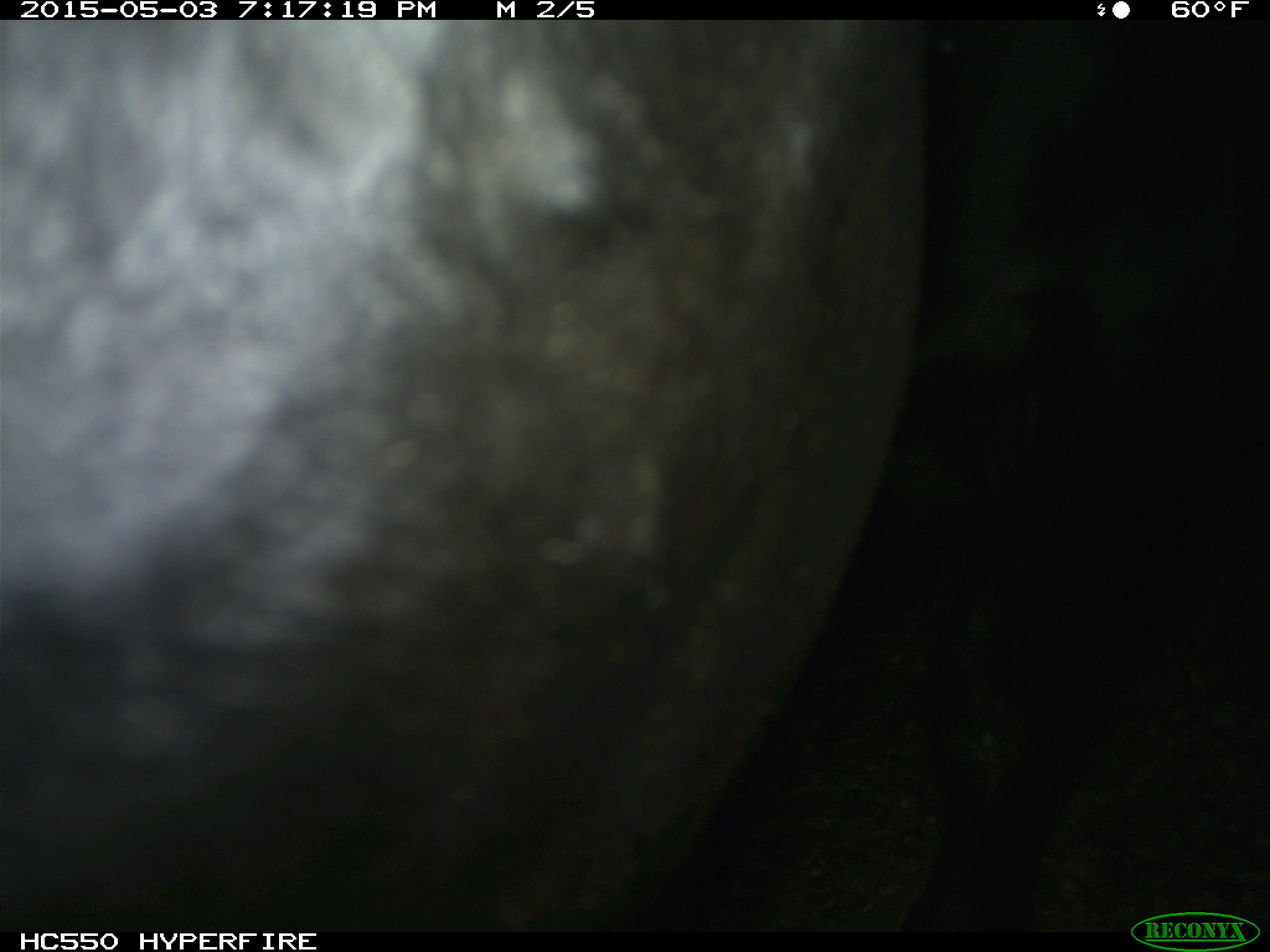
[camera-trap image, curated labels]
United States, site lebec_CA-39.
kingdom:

> Problem description
What you produce must match the listing word for word, with no images in it.

> Exercise answer
[camera-trap image, curated labels]
United States, site lebec_CA-39.
kingdom:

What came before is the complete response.